How to detect stack order?

Question

We take the sequence of integers from $1$ to $n$, and we push them onto a stack one by one in order. Between each push, we can choose to pop any number of items from the stack (from 0 to the current stack size).

Every time we pop a value from the stack, we will print it out.

For example, $1,2,3$ is printed out when we do push, pop, push, pop, push, pop. $3,2,1$ comes from push, push, push, pop, pop, pop.

However, $3,1,2$ is not a possible printout, because it is not possible to have $3$ printed followed by $1$, without seeing $2$ in between.

Question: How can we detect impossible orders like $3,1,2$?

In fact, based on my observation, I have come out a potential solution. But the problem is I can't prove my observation is complete.

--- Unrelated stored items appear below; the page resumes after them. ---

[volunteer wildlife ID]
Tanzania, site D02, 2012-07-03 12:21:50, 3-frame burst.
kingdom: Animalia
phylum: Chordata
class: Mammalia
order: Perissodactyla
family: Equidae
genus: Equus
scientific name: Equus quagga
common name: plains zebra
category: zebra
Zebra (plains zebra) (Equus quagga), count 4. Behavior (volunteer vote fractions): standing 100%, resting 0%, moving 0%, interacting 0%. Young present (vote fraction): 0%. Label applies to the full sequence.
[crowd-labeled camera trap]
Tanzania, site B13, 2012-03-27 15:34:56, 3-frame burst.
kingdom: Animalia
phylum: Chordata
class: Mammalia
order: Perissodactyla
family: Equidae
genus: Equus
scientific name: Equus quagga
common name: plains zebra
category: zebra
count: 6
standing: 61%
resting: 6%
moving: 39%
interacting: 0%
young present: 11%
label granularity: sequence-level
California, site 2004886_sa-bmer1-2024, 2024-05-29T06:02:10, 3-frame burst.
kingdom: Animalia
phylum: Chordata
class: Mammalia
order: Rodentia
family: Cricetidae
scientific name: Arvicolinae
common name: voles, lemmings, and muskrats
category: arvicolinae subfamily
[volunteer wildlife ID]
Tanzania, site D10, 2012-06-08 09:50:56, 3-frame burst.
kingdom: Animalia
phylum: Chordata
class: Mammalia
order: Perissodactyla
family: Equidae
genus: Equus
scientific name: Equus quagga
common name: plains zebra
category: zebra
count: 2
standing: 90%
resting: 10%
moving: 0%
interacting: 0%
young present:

The program that I wrote with the following logic:

When the current value minus the next value is larger than 1, a value between current and next cannot appear after next. For example, if current=3 and next=1, then the value between current (3) and next (1) is 2 which cannot appear after next(1), hence $3,1,2$ violates the rule.

Does this cover all cases?

Answer 1

I couldn't understand your approach exactly (Seems it's correct), but there is a simple rule for impossible orders: The order is impossible $iff$ there is $a_i,a_j,a_k$ such that $a_i > a_k > a_j$ and $i<j<k$. To such a $a_i,a_j,a_k$ we say bad triple.

Why? First you should prove that if there is bad triple then the sequence is impossible, but this is simple and I'll leave it as exercise (middle number couldn't pop sooner than bigger except smaller poped before all of them).

Second you should prove all impossible orders have at least one bad triple, Assume you have a sequence without any bad triple, you could find the order of push and pop so it's not impossible sequence. For reconstructing the push and pop orders just use naive approach (operation is pop while you iterating over consecutive numbers), but for formal proof (for simplicity) you could use induction, assume for all sequences of length $m$ if there isn't bad triple they aren't impossible. For sequence of length $n$, you can set operations as pop (start from end of sequence), while encountering with increasing consecutive numbers, now you have a sequence of length $m$, with $m < n$, without bad triple, so you can reconstruct push and pop for this sequence, so original one wasn't impossible. start of induction is sequence of length 3.